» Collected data
----

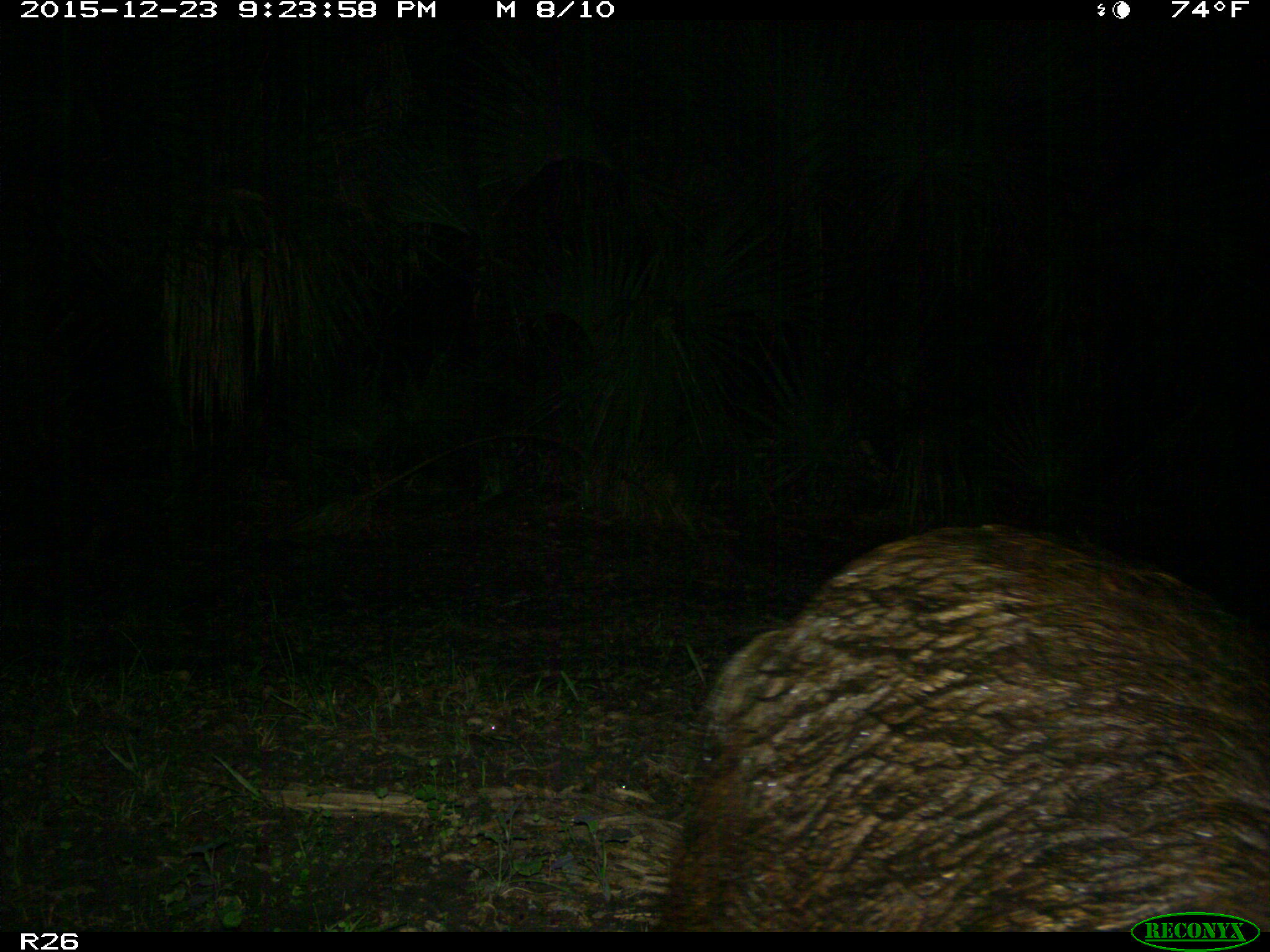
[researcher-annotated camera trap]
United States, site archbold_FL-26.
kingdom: Animalia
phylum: Chordata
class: Mammalia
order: Artiodactyla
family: Suidae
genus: Sus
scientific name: Sus scrofa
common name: wild boar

----

» EXERCISE AIM
Repeat the entries above exactly and skip the images.

» ANSWER SPACE
[researcher-annotated camera trap]
United States, site archbold_FL-26.
kingdom: Animalia
phylum: Chordata
class: Mammalia
order: Artiodactyla
family: Suidae
genus: Sus
scientific name: Sus scrofa
common name: wild boar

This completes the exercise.